Verilen görev A ▸
Metinden sonra gelen veri satırlarının hepsini birebir aynı şekilde yazdır, resimleri ise yazma.

Metin bölümü ▸
Mü’min, ne Allah’ın rahmetinden ümitsiz, ne de gazabından emin olmalı, korku ile ümit arasında bulunmalıdır. “Nasıl olsa imanım var, bu sebeple muhakkak cennete giderim.” düşüncesiyle Allah’ın azabından güven duygusu içinde bulunmak veya “Çok günah işledim, ben muhakkak cehennemliğim” diye Allah’ın rahmetinden ümit kesmek imanının kaybedilmesine sebep olabilir. Yüce Allah ayeti kerimede şöyle buyurur: “Allah’ın rahmetinden ümit kesmeyin! Çünkü kâfirler topluluğundan başkası Allah’ın rahmetinden ümit kesmez.” (Yusuf Sûresi, 87)

Veri kayıtları ▸
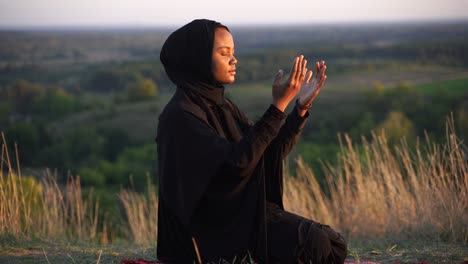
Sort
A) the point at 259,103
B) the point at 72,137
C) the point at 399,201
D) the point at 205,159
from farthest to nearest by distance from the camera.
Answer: the point at 259,103 < the point at 72,137 < the point at 399,201 < the point at 205,159

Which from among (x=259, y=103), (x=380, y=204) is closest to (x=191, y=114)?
(x=380, y=204)

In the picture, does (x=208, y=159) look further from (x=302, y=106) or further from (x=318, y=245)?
(x=318, y=245)

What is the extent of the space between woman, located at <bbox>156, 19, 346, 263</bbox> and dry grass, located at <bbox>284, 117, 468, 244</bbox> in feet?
7.04

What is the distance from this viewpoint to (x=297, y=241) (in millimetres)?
3195

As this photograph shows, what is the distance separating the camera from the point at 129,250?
477cm

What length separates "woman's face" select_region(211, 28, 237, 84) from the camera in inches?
126

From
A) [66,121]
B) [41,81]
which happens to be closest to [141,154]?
[66,121]

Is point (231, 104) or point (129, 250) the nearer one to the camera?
point (231, 104)

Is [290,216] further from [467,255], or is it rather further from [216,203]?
[467,255]

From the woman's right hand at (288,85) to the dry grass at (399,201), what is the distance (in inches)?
102

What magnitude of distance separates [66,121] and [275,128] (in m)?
50.6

Verilen görev B ▸
Korku ile ümit hakkındaki metinde "Mü’min, ne Allah’ın" ile başlayıp "(Yusuf Sûresi, 87)" ile biten kısmı (bu son kısım dahil) yeniden yaz ve "Yüce Allah" yerine "Rabbimiz" koy.

Doğru cevap A ▸
Sort
A) the point at 259,103
B) the point at 72,137
C) the point at 399,201
D) the point at 205,159
from farthest to nearest by distance from the camera.
Answer: the point at 259,103 < the point at 72,137 < the point at 399,201 < the point at 205,159

Which from among (x=259, y=103), (x=380, y=204) is closest to (x=191, y=114)?
(x=380, y=204)

In the picture, does (x=208, y=159) look further from (x=302, y=106) or further from (x=318, y=245)?
(x=318, y=245)

What is the extent of the space between woman, located at <bbox>156, 19, 346, 263</bbox> and dry grass, located at <bbox>284, 117, 468, 244</bbox> in feet?
7.04

What is the distance from this viewpoint to (x=297, y=241) (in millimetres)?
3195

As this photograph shows, what is the distance separating the camera from the point at 129,250?
477cm

What length separates "woman's face" select_region(211, 28, 237, 84) from the camera in inches?
126

From
A) [66,121]
B) [41,81]
which happens to be closest to [141,154]?
[66,121]

Is point (231, 104) or point (129, 250) the nearer one to the camera?
point (231, 104)

Is [290,216] further from [467,255], or is it rather further from [216,203]?
[467,255]

From the woman's right hand at (288,85) to the dry grass at (399,201), what is the distance (in inches)?
102

What magnitude of distance separates [66,121] and [275,128] (in m)?
50.6

Doğru cevap B ▸
Mü’min, ne Allah’ın rahmetinden ümitsiz, ne de gazabından emin olmalı, korku ile ümit arasında bulunmalıdır. “Nasıl olsa imanım var, bu sebeple muhakkak cennete giderim.” düşüncesiyle Allah’ın azabından güven duygusu içinde bulunmak veya “Çok günah işledim, ben muhakkak cehennemliğim” diye Allah’ın rahmetinden ümit kesmek imanının kaybedilmesine sebep olabilir. Rabbimiz ayeti kerimede şöyle buyurur: “Allah’ın rahmetinden ümit kesmeyin! Çünkü kâfirler topluluğundan başkası Allah’ın rahmetinden ümit kesmez.” (Yusuf Sûresi, 87)